Determine how many lines of the entries that follow contain "deer", and respond with that number alone.

Stored data
^^^^^^^^^^^^^^^^

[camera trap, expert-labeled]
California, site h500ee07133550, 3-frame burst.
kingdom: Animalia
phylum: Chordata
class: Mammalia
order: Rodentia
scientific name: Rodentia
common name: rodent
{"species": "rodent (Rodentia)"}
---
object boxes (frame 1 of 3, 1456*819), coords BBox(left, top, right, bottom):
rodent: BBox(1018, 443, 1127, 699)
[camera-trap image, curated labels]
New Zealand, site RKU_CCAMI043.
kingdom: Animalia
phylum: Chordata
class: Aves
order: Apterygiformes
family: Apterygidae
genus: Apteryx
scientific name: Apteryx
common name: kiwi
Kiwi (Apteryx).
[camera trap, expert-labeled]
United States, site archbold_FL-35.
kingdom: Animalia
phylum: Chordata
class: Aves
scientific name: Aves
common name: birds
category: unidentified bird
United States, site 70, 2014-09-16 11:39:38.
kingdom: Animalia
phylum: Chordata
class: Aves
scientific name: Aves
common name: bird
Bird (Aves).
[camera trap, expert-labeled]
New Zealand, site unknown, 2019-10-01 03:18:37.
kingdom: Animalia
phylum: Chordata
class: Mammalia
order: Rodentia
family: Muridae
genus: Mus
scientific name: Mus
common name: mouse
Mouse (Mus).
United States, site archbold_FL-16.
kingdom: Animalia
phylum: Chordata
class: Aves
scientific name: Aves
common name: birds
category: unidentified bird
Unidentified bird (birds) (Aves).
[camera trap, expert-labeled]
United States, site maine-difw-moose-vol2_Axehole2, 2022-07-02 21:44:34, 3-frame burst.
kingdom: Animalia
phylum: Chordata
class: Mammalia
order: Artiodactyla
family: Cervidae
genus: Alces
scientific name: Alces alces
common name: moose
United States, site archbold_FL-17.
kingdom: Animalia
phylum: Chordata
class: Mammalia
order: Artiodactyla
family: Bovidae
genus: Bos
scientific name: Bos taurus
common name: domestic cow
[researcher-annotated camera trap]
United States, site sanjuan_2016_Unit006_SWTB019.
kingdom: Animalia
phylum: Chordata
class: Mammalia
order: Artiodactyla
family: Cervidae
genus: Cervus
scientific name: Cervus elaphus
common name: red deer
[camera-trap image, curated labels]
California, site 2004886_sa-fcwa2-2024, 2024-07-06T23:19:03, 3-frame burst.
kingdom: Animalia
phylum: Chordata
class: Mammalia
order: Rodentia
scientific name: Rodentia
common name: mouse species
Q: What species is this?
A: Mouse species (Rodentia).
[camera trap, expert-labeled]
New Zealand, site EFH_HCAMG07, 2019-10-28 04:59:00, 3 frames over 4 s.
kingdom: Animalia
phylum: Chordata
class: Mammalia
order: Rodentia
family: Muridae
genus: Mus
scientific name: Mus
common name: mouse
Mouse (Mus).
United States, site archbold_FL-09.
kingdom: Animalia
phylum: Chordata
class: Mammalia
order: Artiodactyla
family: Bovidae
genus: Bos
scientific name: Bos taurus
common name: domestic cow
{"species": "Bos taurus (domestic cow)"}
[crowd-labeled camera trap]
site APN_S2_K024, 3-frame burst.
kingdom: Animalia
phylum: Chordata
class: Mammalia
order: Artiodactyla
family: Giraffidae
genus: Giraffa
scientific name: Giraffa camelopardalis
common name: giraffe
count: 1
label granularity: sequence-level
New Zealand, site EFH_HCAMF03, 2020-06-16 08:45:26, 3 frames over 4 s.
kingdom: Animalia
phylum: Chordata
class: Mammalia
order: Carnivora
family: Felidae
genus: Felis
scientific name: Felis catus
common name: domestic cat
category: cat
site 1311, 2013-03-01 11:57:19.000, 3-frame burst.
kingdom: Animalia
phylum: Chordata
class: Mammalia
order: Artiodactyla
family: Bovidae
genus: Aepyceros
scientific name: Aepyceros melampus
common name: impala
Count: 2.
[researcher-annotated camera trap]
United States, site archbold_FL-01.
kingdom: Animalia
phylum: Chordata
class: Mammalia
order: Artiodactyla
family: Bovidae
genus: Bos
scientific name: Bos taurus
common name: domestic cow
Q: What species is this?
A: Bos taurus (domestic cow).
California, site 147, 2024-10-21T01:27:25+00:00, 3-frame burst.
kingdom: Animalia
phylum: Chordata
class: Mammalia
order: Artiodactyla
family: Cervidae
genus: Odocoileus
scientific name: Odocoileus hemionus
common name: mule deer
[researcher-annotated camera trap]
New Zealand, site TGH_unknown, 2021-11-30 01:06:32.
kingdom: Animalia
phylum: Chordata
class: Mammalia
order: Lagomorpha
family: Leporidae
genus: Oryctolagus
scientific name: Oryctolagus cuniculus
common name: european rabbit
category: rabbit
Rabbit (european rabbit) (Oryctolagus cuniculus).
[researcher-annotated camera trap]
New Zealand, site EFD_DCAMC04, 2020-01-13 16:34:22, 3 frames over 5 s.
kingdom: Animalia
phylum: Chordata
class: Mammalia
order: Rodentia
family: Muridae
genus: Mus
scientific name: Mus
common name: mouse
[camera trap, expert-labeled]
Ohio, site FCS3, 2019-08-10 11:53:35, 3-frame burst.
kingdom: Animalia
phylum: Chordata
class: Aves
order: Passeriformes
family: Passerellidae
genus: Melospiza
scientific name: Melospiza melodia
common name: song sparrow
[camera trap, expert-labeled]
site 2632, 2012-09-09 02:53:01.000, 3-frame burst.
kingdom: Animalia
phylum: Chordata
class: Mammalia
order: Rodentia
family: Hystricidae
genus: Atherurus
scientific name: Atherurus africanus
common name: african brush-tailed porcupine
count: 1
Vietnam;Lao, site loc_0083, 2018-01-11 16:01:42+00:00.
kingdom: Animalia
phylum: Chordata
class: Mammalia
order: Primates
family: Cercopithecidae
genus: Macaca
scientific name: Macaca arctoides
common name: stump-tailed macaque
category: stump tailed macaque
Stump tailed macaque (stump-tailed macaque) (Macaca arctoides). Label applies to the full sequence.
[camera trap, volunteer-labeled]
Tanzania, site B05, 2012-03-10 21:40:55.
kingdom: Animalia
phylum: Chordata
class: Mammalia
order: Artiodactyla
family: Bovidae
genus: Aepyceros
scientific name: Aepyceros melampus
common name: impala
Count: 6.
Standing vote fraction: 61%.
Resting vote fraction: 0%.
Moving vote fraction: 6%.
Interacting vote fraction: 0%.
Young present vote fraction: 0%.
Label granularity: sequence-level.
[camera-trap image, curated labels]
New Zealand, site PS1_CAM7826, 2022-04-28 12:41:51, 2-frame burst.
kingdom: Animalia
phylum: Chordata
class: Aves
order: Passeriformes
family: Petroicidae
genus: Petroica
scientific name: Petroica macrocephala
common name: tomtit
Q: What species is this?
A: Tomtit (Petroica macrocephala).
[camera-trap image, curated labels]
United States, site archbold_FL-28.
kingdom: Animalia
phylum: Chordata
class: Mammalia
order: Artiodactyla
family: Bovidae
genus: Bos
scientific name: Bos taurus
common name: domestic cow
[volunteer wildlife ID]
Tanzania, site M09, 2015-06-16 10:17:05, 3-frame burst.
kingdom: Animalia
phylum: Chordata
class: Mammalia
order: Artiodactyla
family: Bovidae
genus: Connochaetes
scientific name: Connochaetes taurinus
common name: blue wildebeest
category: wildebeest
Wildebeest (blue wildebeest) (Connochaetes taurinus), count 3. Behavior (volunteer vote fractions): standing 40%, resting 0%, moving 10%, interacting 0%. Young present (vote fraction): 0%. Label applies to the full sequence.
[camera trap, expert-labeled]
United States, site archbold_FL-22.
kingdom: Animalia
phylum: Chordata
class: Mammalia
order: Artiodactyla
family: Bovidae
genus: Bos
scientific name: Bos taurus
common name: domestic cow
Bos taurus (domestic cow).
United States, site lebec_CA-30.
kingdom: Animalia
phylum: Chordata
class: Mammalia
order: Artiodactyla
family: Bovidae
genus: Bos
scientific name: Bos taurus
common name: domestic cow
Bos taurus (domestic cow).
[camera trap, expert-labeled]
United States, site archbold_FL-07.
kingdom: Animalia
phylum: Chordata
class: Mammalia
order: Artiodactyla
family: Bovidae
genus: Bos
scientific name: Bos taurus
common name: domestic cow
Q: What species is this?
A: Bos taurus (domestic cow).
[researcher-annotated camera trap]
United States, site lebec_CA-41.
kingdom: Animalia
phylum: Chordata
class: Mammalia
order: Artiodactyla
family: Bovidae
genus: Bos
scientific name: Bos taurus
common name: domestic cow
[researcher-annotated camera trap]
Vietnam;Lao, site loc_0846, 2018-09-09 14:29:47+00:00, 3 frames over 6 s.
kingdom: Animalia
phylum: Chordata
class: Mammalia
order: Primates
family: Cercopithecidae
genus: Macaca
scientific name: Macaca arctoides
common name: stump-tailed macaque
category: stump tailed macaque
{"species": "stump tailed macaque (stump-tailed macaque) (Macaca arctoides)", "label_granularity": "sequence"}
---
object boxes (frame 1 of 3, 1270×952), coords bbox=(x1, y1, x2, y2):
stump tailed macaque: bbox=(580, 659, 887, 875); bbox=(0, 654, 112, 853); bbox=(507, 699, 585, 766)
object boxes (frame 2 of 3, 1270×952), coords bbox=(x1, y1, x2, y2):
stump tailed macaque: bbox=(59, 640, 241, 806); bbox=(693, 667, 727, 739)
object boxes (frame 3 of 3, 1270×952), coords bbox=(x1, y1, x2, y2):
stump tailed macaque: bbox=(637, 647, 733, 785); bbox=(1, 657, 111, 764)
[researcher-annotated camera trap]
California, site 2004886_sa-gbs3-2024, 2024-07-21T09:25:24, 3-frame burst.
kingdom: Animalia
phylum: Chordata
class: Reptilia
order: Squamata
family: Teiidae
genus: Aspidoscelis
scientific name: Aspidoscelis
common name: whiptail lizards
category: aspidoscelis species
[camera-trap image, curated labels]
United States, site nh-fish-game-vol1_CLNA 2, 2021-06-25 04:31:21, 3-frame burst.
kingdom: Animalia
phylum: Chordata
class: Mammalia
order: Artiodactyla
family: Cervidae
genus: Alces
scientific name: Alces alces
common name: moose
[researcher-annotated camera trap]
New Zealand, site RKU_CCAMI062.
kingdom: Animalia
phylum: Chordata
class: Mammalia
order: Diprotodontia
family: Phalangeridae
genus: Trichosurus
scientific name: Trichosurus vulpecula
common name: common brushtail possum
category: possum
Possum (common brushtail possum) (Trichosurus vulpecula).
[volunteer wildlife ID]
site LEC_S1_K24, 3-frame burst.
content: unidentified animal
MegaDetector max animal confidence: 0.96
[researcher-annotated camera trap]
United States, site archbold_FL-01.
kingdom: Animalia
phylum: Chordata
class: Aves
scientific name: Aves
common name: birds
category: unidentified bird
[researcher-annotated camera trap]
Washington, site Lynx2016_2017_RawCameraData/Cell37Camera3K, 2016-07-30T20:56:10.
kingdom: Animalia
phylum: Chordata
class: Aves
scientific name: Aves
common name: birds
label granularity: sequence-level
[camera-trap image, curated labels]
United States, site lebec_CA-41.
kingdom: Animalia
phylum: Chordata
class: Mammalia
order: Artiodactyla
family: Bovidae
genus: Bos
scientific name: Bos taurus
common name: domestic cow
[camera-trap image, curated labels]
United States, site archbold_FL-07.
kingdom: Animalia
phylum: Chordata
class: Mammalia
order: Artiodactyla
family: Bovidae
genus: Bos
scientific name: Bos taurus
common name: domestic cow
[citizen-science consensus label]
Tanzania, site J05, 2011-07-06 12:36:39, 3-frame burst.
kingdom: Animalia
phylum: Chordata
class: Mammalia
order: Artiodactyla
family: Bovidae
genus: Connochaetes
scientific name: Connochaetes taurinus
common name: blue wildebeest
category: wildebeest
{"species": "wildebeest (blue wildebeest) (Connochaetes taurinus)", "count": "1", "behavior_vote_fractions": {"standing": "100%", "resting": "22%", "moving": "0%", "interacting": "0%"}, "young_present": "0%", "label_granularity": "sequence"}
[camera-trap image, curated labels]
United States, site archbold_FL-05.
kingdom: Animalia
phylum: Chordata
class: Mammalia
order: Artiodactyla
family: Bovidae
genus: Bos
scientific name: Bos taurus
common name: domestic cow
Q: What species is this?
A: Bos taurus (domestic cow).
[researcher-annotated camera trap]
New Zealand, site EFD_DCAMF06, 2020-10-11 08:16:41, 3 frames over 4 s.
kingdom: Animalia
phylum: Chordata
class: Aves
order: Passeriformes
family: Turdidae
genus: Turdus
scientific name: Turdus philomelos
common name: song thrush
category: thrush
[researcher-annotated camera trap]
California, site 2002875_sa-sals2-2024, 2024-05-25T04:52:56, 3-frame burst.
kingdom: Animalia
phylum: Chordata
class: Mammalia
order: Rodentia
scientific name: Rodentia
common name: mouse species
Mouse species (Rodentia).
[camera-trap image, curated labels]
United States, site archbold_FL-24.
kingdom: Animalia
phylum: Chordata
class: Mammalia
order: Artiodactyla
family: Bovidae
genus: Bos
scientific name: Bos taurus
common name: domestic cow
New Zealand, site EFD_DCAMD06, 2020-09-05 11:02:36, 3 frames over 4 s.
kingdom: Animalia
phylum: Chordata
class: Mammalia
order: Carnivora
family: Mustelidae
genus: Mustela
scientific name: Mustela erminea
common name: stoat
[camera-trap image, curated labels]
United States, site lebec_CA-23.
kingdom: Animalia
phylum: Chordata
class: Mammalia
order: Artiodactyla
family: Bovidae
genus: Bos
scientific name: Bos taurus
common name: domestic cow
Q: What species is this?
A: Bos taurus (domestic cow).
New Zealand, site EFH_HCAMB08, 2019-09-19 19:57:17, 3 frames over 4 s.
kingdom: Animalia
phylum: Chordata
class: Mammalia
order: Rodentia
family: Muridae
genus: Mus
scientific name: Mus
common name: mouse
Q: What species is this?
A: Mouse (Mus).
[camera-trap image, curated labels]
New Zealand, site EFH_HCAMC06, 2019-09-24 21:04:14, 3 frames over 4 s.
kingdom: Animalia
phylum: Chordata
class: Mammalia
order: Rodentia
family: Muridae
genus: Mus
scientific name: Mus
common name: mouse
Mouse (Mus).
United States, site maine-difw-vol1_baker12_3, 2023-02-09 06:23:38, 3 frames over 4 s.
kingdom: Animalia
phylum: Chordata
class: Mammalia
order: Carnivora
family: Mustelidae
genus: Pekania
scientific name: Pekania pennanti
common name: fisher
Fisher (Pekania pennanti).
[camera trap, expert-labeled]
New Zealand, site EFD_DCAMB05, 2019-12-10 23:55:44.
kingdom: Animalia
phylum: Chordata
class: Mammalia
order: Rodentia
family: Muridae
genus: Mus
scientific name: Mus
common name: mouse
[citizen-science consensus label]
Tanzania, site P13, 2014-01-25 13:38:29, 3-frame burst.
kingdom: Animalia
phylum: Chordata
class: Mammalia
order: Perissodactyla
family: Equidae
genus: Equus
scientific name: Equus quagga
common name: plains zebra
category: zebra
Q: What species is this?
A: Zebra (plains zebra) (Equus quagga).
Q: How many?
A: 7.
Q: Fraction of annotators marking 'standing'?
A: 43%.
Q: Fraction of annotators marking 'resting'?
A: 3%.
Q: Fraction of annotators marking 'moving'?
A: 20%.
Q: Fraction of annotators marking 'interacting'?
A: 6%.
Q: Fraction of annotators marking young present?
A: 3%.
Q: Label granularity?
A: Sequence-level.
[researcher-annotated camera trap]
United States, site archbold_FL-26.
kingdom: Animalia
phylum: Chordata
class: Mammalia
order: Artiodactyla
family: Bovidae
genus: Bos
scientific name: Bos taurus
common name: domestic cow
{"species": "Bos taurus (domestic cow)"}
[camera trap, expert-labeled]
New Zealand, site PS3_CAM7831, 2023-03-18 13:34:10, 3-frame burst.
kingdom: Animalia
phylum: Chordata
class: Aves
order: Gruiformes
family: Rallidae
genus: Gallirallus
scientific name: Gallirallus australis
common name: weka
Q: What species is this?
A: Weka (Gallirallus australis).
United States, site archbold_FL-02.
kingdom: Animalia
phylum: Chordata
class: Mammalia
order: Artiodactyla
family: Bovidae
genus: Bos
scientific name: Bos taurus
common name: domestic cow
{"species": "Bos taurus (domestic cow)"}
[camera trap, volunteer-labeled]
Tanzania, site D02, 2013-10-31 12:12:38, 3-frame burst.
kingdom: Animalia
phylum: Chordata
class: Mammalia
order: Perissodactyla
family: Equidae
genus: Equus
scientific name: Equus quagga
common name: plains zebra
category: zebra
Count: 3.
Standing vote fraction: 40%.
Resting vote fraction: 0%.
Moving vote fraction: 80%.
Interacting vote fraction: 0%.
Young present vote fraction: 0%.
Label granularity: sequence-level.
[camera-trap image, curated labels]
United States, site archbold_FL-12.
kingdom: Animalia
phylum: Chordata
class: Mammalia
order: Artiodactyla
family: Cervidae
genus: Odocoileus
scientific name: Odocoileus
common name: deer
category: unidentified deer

^^^^^^^^^^^^^^^^

**THE ANSWER:** 4